Law Enforcement Turns To Avid
Tewksbury, Mass. – Two prominent law enforcement agencies – the Law Enforcement & Emergency Services Video Association (LEVA), and the International Association of Chiefs of Police (IACP) – are implementing Avid Technology solutions for use in video forensics investigations and training labs.
LEVA has established the first forensics video processing training facility in the country - the LEVA Digital Multimedia Evidence Processing Lab at the University of Indianapolis - equipped with 20 video analysis workstations running Avid Media Composer software and dTective software from Ocean Systems. The labs are also equipped with Avid Mojo acceleration hardware and 4TB of storage on an Avid Unity LANshare. Each year, approximately 400 full-time law enforcement personnel will participate in a variety of basic, intermediate and advanced video forensics courses at the facility. The lab may also be transformed into an operational command center, if needed, in times of crisis.

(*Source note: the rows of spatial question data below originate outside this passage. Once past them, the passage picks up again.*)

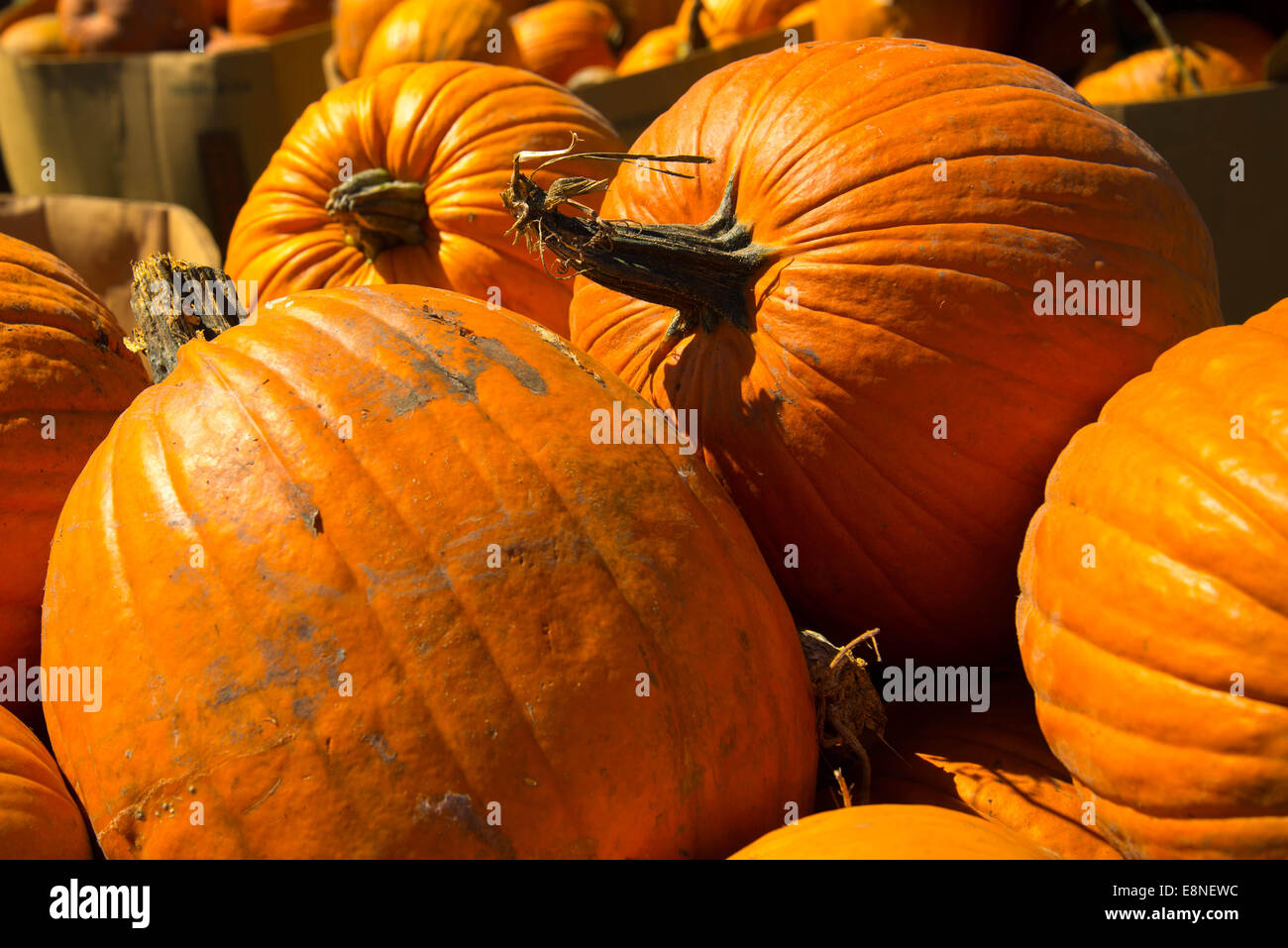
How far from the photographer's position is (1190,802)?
4.32ft

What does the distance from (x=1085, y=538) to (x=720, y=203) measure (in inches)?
32.4

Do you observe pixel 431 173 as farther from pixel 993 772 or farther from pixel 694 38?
pixel 694 38

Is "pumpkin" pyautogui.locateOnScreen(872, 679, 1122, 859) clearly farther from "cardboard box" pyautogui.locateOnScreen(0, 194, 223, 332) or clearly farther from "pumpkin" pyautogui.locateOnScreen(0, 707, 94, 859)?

“The University of Indianapolis is proud to partner with LEVA to improve the process of forensic video training and simultaneously process thousands of video exhibits in the event of a major incident,” said Tom Christenberry, Director of Public safety Education for LEVA. “This Lab offers a new training and assistance venue for public safety. It also signifies a paradigm shift in the way law enforcement agencies can process, analyze and study video evidence related to national high-profile and homeland security cases, especially in the case of a major national incident.”

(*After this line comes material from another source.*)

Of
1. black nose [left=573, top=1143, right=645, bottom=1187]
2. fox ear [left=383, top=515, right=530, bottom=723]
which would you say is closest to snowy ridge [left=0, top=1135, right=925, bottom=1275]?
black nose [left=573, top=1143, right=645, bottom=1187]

Ocean Systems’ dTective software, which is powered by Avid nonlinear video editing systems, is the most widely used system when it comes to analyzing video footage pertaining to criminal activity. Currently used by more than 1,000 law enforcement agencies across the country, the software allows users to easily work with full frame, uncompressed video and run a host of forensic processes to clarify evidence.
Grant Fredericks, a national video forensics expert and lead instructor to LEVA said, “With more than 12 million video surveillance systems operating in the US today, video is clearly the most prolific evidence collection resource available to law enforcement. In addition, collecting video footage is a priority on the federal government’s list for assessing and understanding the contributing factors that lead to terrorist attacks. Using Avid’s forensics solutions to help fight the ongoing war on terror enables us to work much more efficiently. The process of sifting through hours of surveillance footage will be far less overwhelming for investigators.”

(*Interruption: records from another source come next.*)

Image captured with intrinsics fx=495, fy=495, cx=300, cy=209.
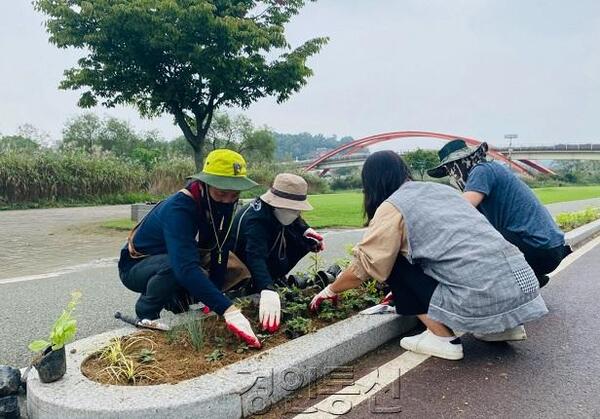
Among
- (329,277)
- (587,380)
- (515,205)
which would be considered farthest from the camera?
(329,277)

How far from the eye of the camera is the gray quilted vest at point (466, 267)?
2.53 meters

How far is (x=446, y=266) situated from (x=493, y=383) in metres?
0.63

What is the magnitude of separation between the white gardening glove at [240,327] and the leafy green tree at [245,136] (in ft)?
126

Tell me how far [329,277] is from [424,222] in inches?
55.0

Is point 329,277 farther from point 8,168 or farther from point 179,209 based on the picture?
point 8,168

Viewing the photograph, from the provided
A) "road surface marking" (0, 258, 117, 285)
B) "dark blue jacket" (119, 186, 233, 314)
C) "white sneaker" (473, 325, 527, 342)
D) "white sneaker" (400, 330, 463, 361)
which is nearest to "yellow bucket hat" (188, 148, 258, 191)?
"dark blue jacket" (119, 186, 233, 314)

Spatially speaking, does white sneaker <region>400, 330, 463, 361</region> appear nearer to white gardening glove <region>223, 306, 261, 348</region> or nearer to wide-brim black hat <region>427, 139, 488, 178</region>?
white gardening glove <region>223, 306, 261, 348</region>

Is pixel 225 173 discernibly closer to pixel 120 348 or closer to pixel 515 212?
pixel 120 348

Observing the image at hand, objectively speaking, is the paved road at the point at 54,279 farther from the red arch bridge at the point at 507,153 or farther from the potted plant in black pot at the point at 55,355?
the red arch bridge at the point at 507,153

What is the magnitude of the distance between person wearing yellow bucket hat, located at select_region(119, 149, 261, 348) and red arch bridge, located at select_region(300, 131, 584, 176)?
4932cm

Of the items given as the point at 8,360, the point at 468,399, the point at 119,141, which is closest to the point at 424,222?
the point at 468,399

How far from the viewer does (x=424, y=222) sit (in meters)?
2.62

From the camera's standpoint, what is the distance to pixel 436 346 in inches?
112

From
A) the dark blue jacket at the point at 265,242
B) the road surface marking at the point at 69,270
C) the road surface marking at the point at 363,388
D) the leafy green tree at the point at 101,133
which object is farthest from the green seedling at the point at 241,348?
the leafy green tree at the point at 101,133
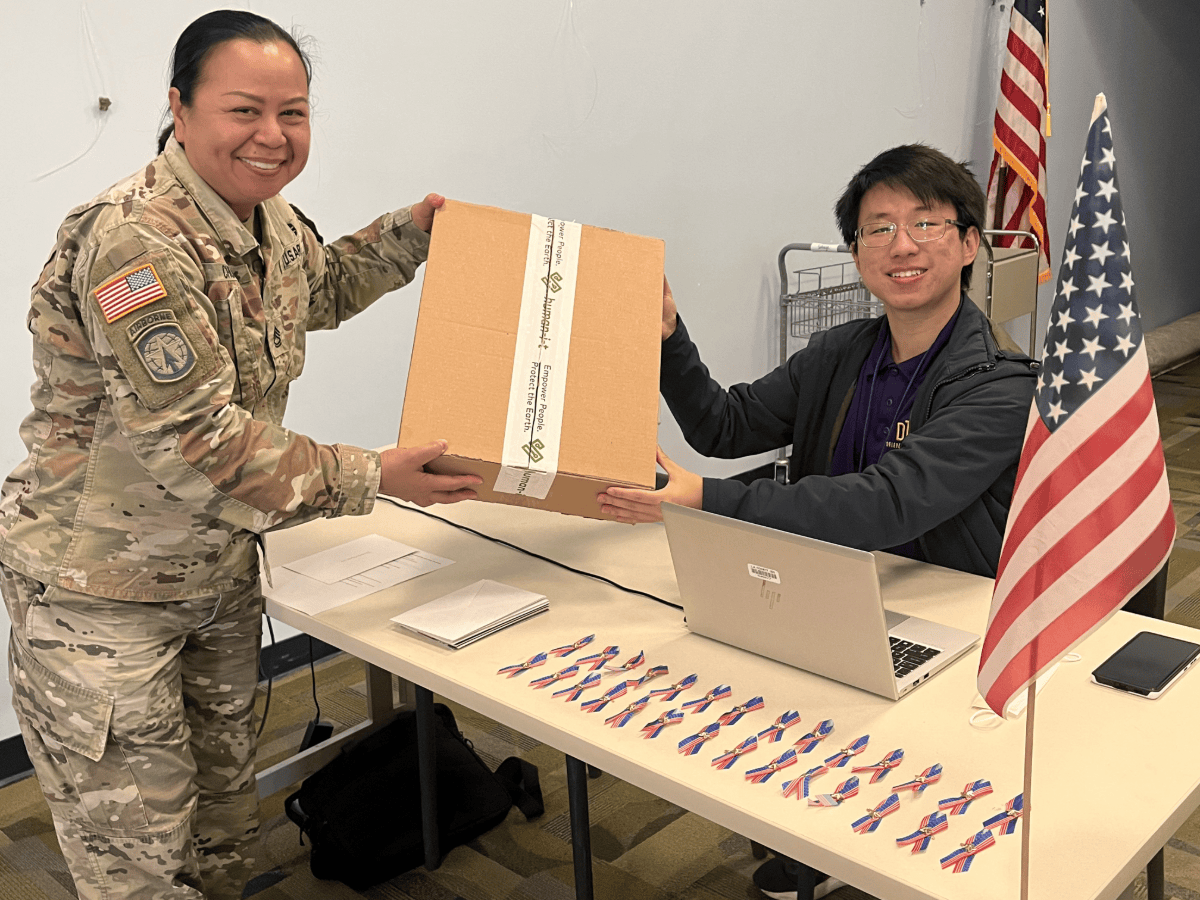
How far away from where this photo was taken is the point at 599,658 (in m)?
1.54

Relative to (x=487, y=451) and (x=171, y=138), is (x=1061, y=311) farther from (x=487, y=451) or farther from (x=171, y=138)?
(x=171, y=138)

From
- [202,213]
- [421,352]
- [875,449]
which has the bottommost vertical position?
[875,449]

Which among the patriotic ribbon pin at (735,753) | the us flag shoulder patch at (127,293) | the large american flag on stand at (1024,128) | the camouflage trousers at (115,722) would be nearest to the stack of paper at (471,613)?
the camouflage trousers at (115,722)

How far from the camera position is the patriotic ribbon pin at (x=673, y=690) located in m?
1.42

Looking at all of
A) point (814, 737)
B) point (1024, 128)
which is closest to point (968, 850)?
point (814, 737)

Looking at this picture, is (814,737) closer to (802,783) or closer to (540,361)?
(802,783)

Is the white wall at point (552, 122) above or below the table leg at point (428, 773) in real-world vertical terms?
above

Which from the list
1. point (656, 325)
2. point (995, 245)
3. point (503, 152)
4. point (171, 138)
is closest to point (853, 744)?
point (656, 325)

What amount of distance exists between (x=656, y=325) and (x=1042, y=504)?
738 millimetres

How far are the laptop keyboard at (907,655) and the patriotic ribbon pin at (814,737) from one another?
0.13 meters

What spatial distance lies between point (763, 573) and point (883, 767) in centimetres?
27

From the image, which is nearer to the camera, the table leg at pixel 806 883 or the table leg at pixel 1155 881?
the table leg at pixel 806 883

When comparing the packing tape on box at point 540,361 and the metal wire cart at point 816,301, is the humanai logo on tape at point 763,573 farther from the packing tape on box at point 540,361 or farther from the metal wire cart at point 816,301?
the metal wire cart at point 816,301

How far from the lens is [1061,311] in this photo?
1.10 meters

In addition, the International Association of Chiefs of Police (IACP) has established its own support network of video analysis in the US. This new network will also utilize video analysis workstations running Avid Media Composer Adrenaline™ systems with dTective software. The Department of Justice and the IACP are establishing four Regional Forensic Video Labs strategically placed throughout the country to assist local and state agencies in processing and managing video related evidence. The goal is to link the 1,000 local, state and federal agencies, currently using Avid’s video forensic solutions to process cases, and to share information about unsolved cases and criminal trends where video evidence is seized. The LEVA training facility at the University of Indianapolis will provide training and support for these new Regional Forensic Video Labs.